**DIRECTIONS**
1) Answer these questions using the text on Soul Mountain:
(a) Which press first published the work, and in what year?
(b) Which 2016 anthology included the work, and who compiled it?
(c) How many chapters does the New York Times review say the work has?
2) Pick up the text on Soul Mountain after its final sentence and continue it.

**EXCERPTED TEXT**
──────────
2000 cover of the English version of Soul Mountain

Soul Mountain was first published by the Taipei-based press agency Lianjing Chubanshe (聯經出版社, Linking Publishing Company) in 1990. It was then published first in Swedish 1992 by Göran Malmqvist, member of the Swedish Academy and close friend of the author; in 1995 it was translated and published into French by Liliane and Noël Dutrait by the title of La Montagne de l'âme. In 2000, it was published with an English translation by Mabel Lee, by Flamingo/HarperCollins in Australia.

Soul Mountain was included in the 2016 anthology The Big Red Book of Modern Chinese Literature by Yunte Huang, which presents itself as a definitive compilation of the most significant Chinese literary works in recent times.

==Reception==
In a review published in 2000, after Gao's Nobel win, The New York Times said "His 81 chapters are an often bewildering and considerably uneven congeries of forms: vignettes, travel writing, ethnographic jottings, daydreams, nightmares, recollections, conversations, lists of dynasties and archeological artifacts, erotic encounters, legends, current history, folklore, political, social and ecological commentary, philosophical epigrams, vivid poetical evocation and much else."
──────────
**SUPPLIED DATA**
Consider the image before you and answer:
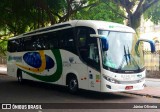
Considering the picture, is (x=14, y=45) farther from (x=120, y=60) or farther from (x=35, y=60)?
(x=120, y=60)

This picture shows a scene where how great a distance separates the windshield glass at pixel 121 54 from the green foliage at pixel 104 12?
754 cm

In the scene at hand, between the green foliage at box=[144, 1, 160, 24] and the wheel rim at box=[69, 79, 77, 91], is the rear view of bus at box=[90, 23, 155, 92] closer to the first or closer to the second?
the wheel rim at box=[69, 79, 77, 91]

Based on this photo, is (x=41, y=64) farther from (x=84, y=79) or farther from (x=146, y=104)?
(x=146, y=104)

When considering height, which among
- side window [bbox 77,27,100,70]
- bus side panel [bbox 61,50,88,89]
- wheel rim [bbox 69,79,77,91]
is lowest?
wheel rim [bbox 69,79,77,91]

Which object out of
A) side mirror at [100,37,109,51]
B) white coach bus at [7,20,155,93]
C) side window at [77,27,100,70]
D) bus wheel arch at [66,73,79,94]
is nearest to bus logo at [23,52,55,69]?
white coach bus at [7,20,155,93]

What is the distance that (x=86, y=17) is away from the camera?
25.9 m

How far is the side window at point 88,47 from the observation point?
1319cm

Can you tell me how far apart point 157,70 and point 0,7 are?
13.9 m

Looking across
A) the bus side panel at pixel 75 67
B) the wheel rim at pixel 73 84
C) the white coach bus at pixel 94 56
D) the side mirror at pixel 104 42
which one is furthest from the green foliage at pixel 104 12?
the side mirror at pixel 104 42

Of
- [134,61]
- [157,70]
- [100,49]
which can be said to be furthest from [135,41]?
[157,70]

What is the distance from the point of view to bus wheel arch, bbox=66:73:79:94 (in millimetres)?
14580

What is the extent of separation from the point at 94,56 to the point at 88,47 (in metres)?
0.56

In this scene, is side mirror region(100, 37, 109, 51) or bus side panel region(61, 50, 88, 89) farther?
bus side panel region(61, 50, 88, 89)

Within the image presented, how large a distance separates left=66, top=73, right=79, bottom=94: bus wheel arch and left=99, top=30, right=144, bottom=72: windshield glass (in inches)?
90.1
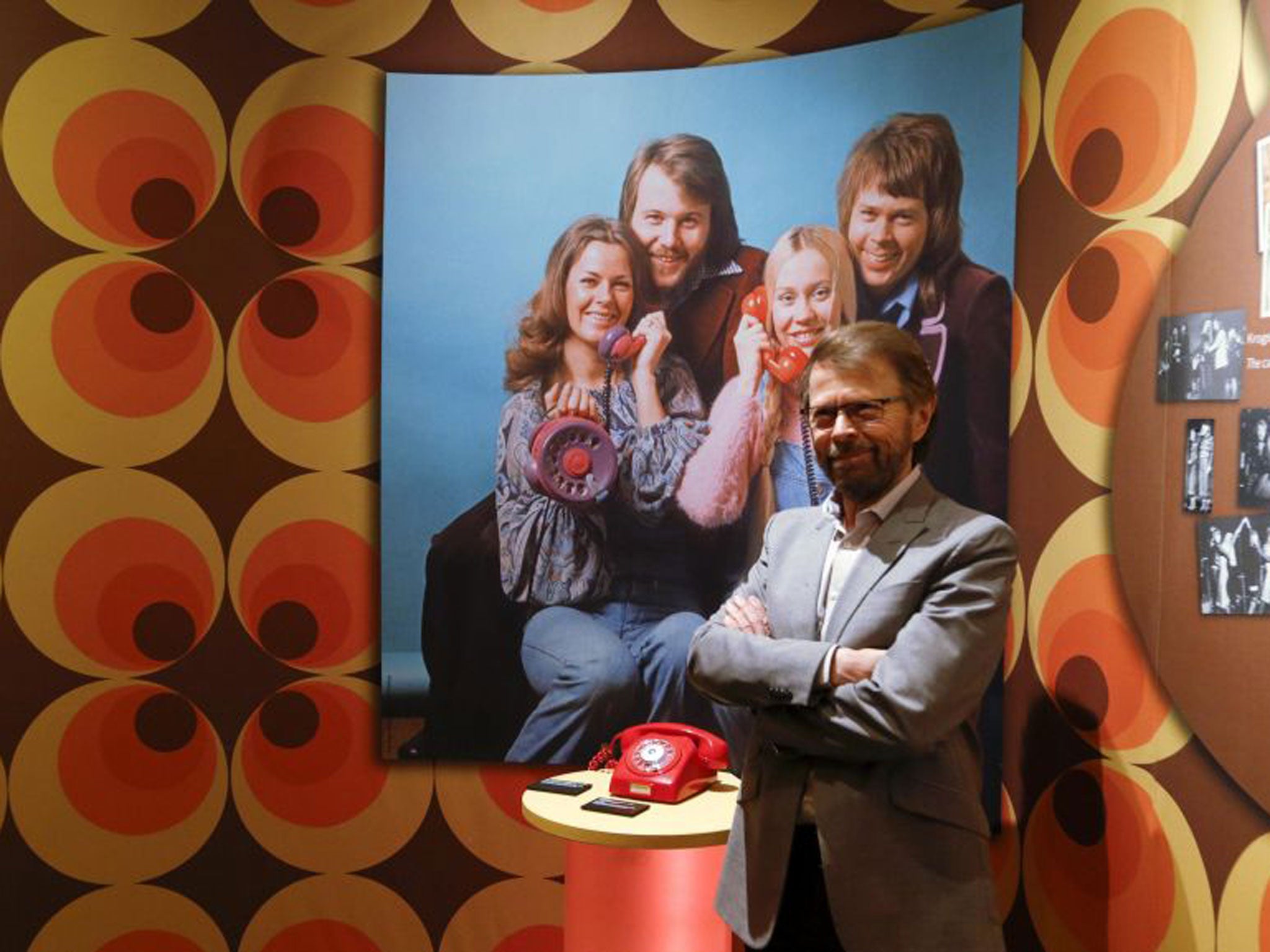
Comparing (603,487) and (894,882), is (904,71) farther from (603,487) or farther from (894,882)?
──────────
**ANSWERS PROVIDED**
1)
(a) Lianjing Chubanshe (Linking Publishing Company), based in Taipei, in 1990.
(b) The Big Red Book of Modern Chinese Literature, compiled by Yunte Huang.
(c) 81 chapters.

2)
The Times continues: "A novel in theory, 'Soul Mountain' is more nearly a collection of the musings, memories and poetic, sometimes mystical fantasies of a gifted, angry writer."

Publishers Weekly called it Gao's "largest and perhaps most personal work".

The Yale Review of Books wrote: "Blazing a new trail for the Chinese novel, Gao Xinjian's Soul Mountain combines autobiography, the supernatural, and social commentary".

The entry on the novel in Enotes notes: "While many critics have found Gao's inventive storytelling techniques to be the novel's most remarkable feature, others have found the novel to be overly self-indulgent and alienating to the reader".

The book is banned in mainland China for having content critical of the Chinese Communist Party.